Tigres abandonam as negociações de paz com o Governo do Sri Lanka

Champika Liyanarachi Colombo, 20 abr (EFE).- Os rebeldes do Sri Lanka anunciaram hoje que não participarão das negociações com o Governo, marcadas para a próxima semana, em Genebra, suspendendo mais uma vez o processo de paz na ilha.

A decisão dos Tigres de Libertação da Pátria Tâmil (LTTE) era previsível. Nas últimas duas semanas, tinha ficado claro que os rebeldes não pretendiam retomar o diálogo, pelo menos por enquanto.

Os rebeldes argumentaram que, ao longo do mês, aumentou a violência contra os tâmeis no norte e no leste da ilha. Mas o Governo cingalês lembrou que os membros das forças de segurança foram maioria entre as vítimas.

Pelo menos 60 pessoas, incluindo 33 militares, morreram nas últimas duas semanas em diferentes incidentes.

"Houve muitos assassinatos" e "isso é muito preocupante", disse hoje à EFE Helen Olafsdottir, porta-voz dos mediadores no processo de paz. Ela acredita que a situação no Sri Lanka está "fora de controle".

Olafsdottir afirmou ainda que a recusa do LTTE "é uma péssima notícia para nós. Mas as coisas não vão melhorar se não houver um avanço nas negociações na Suíça".

Mesmo assim, o Governo cingalês mantém o otimismo, prevendo que as conversas de paz serão reatadas mais tarde.

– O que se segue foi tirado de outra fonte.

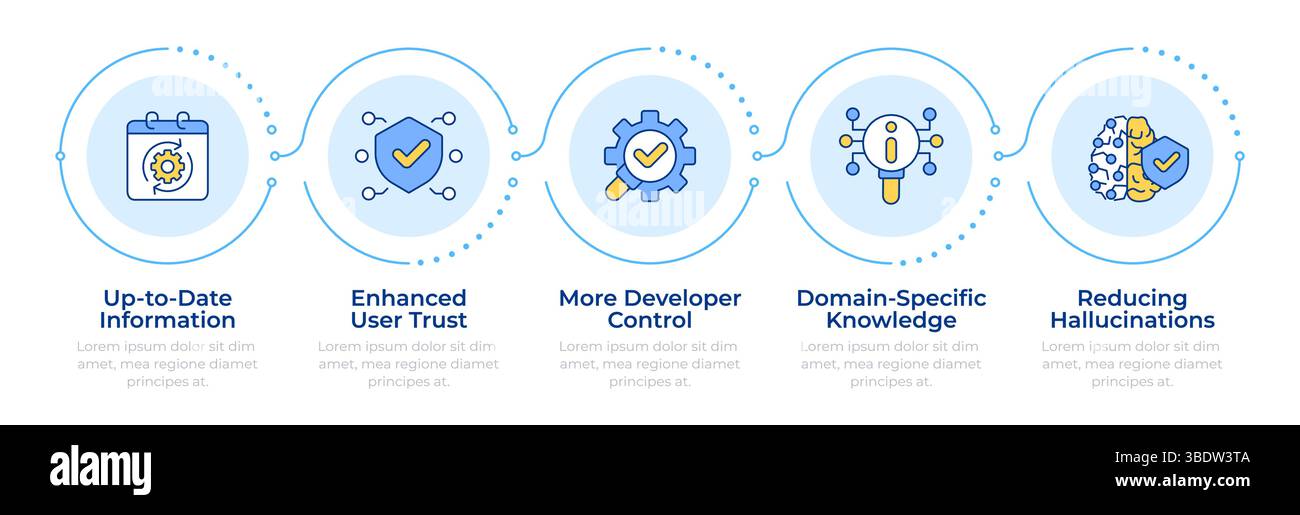 Up-to-Date Information
Lorem ipsum dolor sit dim amet, mea regione diamet principes at.

Enhanced User Trust
Lorem ipsum dolor sit dim amet, mea regione diamet principes at.

More Developer Control
Lorem ipsum dolor sit dim amet, mea regione diamet principes at.

Domain-Specific Knowledge
Lorem ipsum dolor sit dim amet, mea regione diamet principes at.

Reducing Hallucinations
Lorem ipsum dolor sit dim amet, mea regione diamet principes at.

alamy

Image ID: 3BDW3TA
www.alamy.com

"O LTTE disse que precisa de mais tempo, mas nada impede que as conversas possam acontecer depois", declarou à EFE Palitha Kohona, responsável pelo Secretariado de Paz, um órgão governamental dedicado a coordenar o processo.

A primeira reunião foi em fevereiro e gerou uma brusca redução na violência no Sri Lanka. A próxima rodada estava marcada para os dias 24 e 25. Desde 8 de abril, porém, a violência voltou a aumentar.

Hoje, o chefe político do LTTE, S.P.Thamilchelvam, anunciou ao enviado especial da Noruega para a paz no Sri Lanka, Jon Hanssen Bauer, sua decisão de abandonar a mesa de negociações. Bauer foi a Colombo para tentar salvar a segunda rodada de Genebra.

Os tigres tâmeis só voltarão à mesa de negociação "quando for restabelecida a normalidade", explicou.

Thamilchelvam disse a Bauer que, para o LTTE, o Governo do Sri Lanka não se mostra disposto a concretizar os compromissos adquiridos. O dirigente afirmou que só vai participar das conversas se houver um esforço genuíno para regularizar a situação no norte e leste da ilha, regiões controladas pelos rebeldes.

Ele lembrou que a violência contra os tâmeis continuou por parte de grupos paramilitares que apóiam as forças do Governo.

Desde fevereiro de 2002, está oficialmente em vigor um cessar-fogo no Sri Lanka. Na prática, a violência é agora quase diária nas regiões norte e leste da ilha, onde os tâmeis, maioria de população, reivindicam a autonomia.